• _Job_: Convert all the rows below into a numbered list, leaving out the blank lines. Do not include the pictures in your answer.

═══ Stored rows

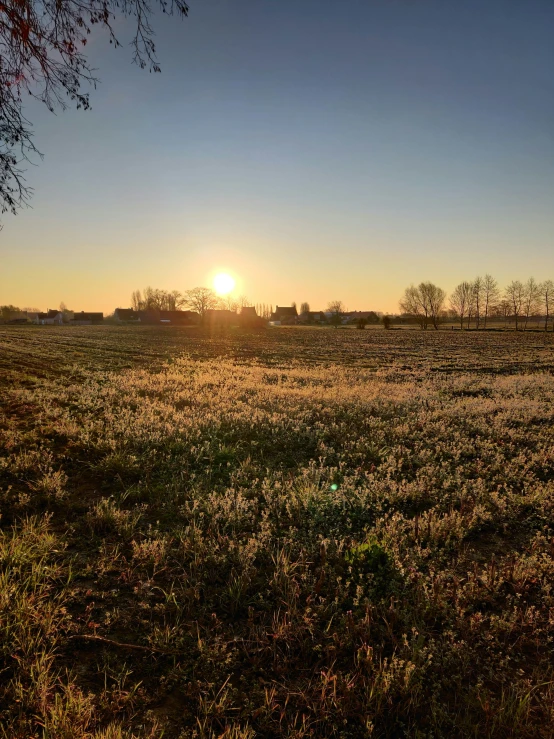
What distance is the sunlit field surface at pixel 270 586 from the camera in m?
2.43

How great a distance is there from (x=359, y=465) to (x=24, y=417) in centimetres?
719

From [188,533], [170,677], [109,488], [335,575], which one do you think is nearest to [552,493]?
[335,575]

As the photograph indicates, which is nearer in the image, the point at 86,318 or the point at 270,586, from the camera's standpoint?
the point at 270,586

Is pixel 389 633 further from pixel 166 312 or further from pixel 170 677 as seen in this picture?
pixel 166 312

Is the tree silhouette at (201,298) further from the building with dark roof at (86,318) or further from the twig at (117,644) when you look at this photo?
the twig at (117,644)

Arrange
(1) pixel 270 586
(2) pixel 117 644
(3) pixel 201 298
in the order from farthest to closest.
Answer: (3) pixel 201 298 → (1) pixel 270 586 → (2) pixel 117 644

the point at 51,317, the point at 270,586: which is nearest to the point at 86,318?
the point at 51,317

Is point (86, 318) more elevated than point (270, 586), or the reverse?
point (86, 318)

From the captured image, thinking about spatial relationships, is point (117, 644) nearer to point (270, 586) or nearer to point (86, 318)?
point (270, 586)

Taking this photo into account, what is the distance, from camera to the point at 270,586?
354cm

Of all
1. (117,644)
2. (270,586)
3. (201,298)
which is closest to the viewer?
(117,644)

══════

• _Completed task_:
1. What distance is the sunlit field surface at pixel 270 586 from the camera in m?
2. 2.43
3. How great a distance is there from (x=359, y=465) to (x=24, y=417) in centimetres?
4. 719
5. From [188,533], [170,677], [109,488], [335,575], which one do you think is nearest to [552,493]?
6. [335,575]
7. As the photograph indicates, which is nearer in the image, the point at 86,318 or the point at 270,586, from the camera's standpoint?
8. the point at 270,586
9. Is pixel 389 633 further from pixel 166 312 or further from pixel 170 677 as seen in this picture?
10. pixel 166 312
11. Is the tree silhouette at (201,298) further from the building with dark roof at (86,318) or further from the twig at (117,644) when you look at this photo?
12. the twig at (117,644)
13. Arrange
14. (1) pixel 270 586
15. (2) pixel 117 644
16. (3) pixel 201 298
17. in the order from farthest to closest.
18. Answer: (3) pixel 201 298 → (1) pixel 270 586 → (2) pixel 117 644
19. the point at 51,317, the point at 270,586: which is nearest to the point at 86,318?
20. the point at 51,317
21. Is point (86, 318) more elevated than point (270, 586), or the reverse?
22. point (86, 318)
23. From the captured image, thinking about spatial relationships, is point (117, 644) nearer to point (270, 586) or nearer to point (86, 318)?
24. point (270, 586)
25. Taking this photo into account, what is the distance, from camera to the point at 270,586?
26. 354cm
27. Of all
28. 1. (117,644)
29. 2. (270,586)
30. 3. (201,298)
31. which is closest to the viewer?
32. (117,644)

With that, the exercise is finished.